(Entries from a data source)
-- BEGIN --

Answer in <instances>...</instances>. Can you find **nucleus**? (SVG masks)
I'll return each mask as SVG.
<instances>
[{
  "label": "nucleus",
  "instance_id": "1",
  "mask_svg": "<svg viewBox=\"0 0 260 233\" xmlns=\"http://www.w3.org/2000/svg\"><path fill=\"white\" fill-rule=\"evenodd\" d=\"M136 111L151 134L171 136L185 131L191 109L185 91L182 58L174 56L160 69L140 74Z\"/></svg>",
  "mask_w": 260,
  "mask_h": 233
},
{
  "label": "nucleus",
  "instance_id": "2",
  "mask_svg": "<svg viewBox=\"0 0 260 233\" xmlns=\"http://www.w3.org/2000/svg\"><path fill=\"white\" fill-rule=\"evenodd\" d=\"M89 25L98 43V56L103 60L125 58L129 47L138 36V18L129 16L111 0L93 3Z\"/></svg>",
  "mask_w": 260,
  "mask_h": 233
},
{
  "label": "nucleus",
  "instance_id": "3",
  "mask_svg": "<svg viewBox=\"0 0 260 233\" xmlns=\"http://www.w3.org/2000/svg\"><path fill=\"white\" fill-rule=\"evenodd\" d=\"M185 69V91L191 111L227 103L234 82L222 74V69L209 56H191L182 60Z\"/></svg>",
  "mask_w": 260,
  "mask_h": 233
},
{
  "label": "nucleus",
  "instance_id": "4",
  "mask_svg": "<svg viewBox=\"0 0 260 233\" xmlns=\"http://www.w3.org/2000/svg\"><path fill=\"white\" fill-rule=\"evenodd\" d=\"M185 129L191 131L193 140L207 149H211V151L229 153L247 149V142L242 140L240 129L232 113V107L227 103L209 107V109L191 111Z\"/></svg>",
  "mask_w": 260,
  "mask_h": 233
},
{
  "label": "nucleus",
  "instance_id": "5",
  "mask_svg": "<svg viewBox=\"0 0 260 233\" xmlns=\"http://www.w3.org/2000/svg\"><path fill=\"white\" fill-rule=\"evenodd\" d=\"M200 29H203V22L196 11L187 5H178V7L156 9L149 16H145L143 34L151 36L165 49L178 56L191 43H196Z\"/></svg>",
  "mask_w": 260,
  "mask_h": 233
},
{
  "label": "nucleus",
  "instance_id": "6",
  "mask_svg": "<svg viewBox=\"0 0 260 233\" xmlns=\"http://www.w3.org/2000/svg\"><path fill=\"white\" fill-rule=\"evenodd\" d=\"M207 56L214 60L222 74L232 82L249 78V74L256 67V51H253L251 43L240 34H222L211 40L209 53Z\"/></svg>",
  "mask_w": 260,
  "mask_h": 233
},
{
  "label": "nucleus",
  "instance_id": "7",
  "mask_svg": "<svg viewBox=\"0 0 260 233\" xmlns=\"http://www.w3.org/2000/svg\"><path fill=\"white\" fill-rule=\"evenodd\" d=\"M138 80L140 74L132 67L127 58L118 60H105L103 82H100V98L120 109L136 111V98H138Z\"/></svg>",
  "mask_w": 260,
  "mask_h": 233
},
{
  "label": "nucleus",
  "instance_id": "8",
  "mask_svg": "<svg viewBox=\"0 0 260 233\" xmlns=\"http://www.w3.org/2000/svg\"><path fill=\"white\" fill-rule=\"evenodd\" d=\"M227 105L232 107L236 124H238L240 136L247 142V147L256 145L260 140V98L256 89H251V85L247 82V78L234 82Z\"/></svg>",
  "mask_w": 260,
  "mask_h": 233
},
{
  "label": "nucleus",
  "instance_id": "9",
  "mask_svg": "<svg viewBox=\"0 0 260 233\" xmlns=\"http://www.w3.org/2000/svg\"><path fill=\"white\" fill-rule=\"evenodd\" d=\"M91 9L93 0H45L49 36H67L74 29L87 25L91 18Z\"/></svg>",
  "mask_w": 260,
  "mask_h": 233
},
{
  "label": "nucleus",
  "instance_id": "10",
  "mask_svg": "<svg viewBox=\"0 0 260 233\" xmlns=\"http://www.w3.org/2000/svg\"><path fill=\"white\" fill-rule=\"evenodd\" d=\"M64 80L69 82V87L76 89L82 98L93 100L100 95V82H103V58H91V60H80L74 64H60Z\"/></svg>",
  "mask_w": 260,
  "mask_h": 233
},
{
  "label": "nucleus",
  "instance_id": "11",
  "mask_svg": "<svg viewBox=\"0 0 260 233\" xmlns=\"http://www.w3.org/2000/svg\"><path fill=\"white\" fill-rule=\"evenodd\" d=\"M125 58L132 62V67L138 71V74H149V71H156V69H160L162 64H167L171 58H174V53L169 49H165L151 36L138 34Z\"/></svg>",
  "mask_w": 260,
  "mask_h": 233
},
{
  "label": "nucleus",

-- END --

Objective: Identify every line in the entries above that contains the string "instances", and copy each of those lines. Case counts when matching.

Output for this task:
Answer in <instances>...</instances>. Can you find **nucleus**? (SVG masks)
<instances>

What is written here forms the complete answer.